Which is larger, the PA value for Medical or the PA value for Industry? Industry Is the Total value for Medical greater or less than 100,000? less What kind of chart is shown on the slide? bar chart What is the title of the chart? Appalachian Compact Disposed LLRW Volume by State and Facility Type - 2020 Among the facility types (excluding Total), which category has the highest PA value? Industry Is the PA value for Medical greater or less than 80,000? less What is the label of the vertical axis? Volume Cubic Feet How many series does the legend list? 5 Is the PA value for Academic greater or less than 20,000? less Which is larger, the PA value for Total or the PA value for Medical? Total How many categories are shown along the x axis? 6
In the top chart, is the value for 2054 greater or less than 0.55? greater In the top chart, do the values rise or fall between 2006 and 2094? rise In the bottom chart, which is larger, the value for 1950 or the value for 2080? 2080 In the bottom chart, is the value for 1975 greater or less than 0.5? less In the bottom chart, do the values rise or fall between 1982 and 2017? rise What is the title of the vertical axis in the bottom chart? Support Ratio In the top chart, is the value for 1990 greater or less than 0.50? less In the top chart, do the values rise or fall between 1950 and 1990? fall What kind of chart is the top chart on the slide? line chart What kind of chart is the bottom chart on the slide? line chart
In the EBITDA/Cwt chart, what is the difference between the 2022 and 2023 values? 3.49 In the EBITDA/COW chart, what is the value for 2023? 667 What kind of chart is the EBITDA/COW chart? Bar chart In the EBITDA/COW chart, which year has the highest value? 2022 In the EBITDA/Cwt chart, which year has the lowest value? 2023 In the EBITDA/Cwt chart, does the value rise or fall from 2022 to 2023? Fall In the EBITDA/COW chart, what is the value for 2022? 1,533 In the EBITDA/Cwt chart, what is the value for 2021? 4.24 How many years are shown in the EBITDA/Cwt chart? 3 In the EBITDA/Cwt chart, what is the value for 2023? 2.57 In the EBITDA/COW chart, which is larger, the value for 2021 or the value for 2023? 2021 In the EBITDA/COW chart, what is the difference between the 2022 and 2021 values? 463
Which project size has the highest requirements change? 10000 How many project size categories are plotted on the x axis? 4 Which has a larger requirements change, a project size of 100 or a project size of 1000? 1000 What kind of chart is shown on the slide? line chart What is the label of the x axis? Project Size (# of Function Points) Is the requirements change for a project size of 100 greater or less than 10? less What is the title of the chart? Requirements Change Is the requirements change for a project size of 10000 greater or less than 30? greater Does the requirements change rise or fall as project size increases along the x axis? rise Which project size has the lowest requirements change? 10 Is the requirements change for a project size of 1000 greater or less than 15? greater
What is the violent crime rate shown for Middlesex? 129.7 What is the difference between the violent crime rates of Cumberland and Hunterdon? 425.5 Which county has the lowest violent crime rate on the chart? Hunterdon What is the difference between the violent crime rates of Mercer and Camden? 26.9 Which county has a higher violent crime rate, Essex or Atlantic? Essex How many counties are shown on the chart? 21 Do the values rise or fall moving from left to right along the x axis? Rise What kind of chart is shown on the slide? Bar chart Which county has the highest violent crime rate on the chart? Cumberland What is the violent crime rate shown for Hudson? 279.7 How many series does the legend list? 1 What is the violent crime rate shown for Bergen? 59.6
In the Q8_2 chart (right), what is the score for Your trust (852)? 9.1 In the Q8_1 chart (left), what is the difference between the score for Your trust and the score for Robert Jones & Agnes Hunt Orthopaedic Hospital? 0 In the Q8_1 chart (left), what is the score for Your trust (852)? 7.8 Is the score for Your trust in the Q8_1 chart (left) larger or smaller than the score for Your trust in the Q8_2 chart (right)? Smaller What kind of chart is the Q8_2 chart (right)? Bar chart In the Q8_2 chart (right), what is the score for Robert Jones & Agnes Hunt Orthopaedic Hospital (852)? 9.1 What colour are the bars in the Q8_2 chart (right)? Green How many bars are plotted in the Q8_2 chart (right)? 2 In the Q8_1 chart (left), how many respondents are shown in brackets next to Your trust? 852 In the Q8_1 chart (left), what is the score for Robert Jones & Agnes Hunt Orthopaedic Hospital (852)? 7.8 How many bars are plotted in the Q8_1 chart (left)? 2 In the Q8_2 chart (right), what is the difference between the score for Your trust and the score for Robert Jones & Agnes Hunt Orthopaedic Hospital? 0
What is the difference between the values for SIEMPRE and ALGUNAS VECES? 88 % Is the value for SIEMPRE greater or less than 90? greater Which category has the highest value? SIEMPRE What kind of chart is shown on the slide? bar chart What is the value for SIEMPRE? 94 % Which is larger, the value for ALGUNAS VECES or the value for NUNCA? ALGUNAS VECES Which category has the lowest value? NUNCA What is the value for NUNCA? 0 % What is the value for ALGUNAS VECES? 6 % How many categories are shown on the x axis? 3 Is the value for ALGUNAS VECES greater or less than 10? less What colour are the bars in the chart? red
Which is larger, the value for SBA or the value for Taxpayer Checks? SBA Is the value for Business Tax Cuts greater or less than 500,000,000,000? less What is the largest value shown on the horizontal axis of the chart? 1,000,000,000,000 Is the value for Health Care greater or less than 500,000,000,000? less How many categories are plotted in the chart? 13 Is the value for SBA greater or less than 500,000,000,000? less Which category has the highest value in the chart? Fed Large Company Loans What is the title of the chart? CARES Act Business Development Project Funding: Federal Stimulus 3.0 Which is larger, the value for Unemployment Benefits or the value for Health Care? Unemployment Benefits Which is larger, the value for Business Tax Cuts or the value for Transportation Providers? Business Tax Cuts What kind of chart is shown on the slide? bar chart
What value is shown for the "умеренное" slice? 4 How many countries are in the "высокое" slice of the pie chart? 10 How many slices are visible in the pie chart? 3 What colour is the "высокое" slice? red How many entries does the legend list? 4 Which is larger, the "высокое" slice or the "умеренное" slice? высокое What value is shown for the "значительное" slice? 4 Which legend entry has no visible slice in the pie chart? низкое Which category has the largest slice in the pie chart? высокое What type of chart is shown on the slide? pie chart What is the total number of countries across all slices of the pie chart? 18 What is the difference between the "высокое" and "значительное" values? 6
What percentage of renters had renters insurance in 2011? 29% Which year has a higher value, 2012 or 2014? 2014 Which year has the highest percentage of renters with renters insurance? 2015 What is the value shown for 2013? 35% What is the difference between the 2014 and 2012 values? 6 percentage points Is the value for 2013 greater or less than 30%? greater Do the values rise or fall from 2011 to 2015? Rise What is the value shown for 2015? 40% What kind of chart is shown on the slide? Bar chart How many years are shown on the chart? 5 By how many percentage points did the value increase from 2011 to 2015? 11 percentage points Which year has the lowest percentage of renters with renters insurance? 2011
------
GOAL OF THE EXERCISE: Extract each line of the data above that contains the word "trust".

THE ANSWER:
In the Q8_2 chart (right), what is the score for Your trust (852)? 9.1 In the Q8_1 chart (left), what is the difference between the score for Your trust and the score for Robert Jones & Agnes Hunt Orthopaedic Hospital? 0 In the Q8_1 chart (left), what is the score for Your trust (852)? 7.8 Is the score for Your trust in the Q8_1 chart (left) larger or smaller than the score for Your trust in the Q8_2 chart (right)? Smaller What kind of chart is the Q8_2 chart (right)? Bar chart In the Q8_2 chart (right), what is the score for Robert Jones & Agnes Hunt Orthopaedic Hospital (852)? 9.1 What colour are the bars in the Q8_2 chart (right)? Green How many bars are plotted in the Q8_2 chart (right)? 2 In the Q8_1 chart (left), how many respondents are shown in brackets next to Your trust? 852 In the Q8_1 chart (left), what is the score for Robert Jones & Agnes Hunt Orthopaedic Hospital (852)? 7.8 How many bars are plotted in the Q8_1 chart (left)? 2 In the Q8_2 chart (right), what is the difference between the score for Your trust and the score for Robert Jones & Agnes Hunt Orthopaedic Hospital? 0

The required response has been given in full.